Ainsi, au total, les crédits consacrés aux aides à l'acquisition de véhicules propres en 2021 se sont élevés à 1,2 milliard d'euros , en recul de 4 % par rapport à 2020.

Répartition des dépenses consommées (CP) en 2021
entre les programmes 174 et 362

(en millions d'euros)

Source : commission des finances du Sénat (d'après les documents budgétaires)

Les dynamiques du bonus, en forte hausse (+ 66,2 %) et de la prime, en baisse significative (- 70,2 %), sont inversées .

Le rapporteur spécial note que les crédits consacrés aux aides à l'acquisition de véhicules propres demeurent élevés néanmoins, compte-tenu des enjeux de transition écologique du parc de véhicules et de la conjoncture très délicate du secteur automobile, il estime que les soutiens pourraient être encore accentués . À ce titre, il se félicite que le Gouvernement ait décidé très récemment 7 ( * ) de reporter la diminution des barèmes du bonus qui était prévue au 1 er juillet 2022. Une ouverture de 400 millions d'euros de crédits complémentaires est ainsi proposée par le Gouvernement en 2022 dans le cadre du projet de loi de finances rectificative actuellement en discussion au Parlement. Le rapporteur spécial note cependant que 55 millions d'euros de crédits avaient été annulés sur le programme 174 à l'occasion du décret d'avance n° 2022-512 du 7 avril 2022.

L'article 107 de la loi n° 2021-1104 du 22 août 2021 portant lutte contre le dérèglement climatique et renforcement de la résilience face à ses effets, prévoit l'expérimentation d'un prêt à taux zéro pour l'acquisition d'un véhicule électrique ou hybride. Cette expérimentation doit démarrer à compter du 1 er janvier 2023 et pour une durée de deux ans. Le décret n° 2022-615 du 22 avril 2022 8 ( * ) encadrera le dispositif.

[Documents sources]:

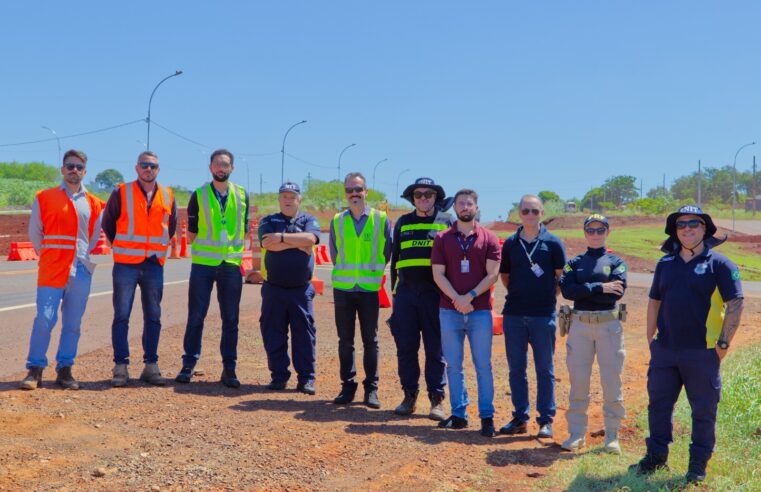 Vistoria técnica estabelece medidas de segurança na Perimetral Leste da BR-277
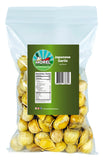 Morel Distribution Company ajo japonés empaque frontal muestra cantidades y frescura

[Questions de compréhension]:
**1)** D'après le texte sur les aides à l'acquisition de véhicules propres, quel montant de crédits complémentaires le Gouvernement propose-t-il d'ouvrir en 2022 ?
**2)** Recopiez sans rien changer le passage du texte sur les aides à l'acquisition de véhicules propres situé entre « Ainsi, au total, les » et « (en millions d'euros) », ces deux passages compris.

[Corrigé des exercices]:
**1)** 400 millions d'euros.

**2)**
Ainsi, au total, les crédits consacrés aux aides à l'acquisition de véhicules propres en 2021 se sont élevés à 1,2 milliard d'euros , en recul de 4 % par rapport à 2020.

Répartition des dépenses consommées (CP) en 2021
entre les programmes 174 et 362

(en millions d'euros)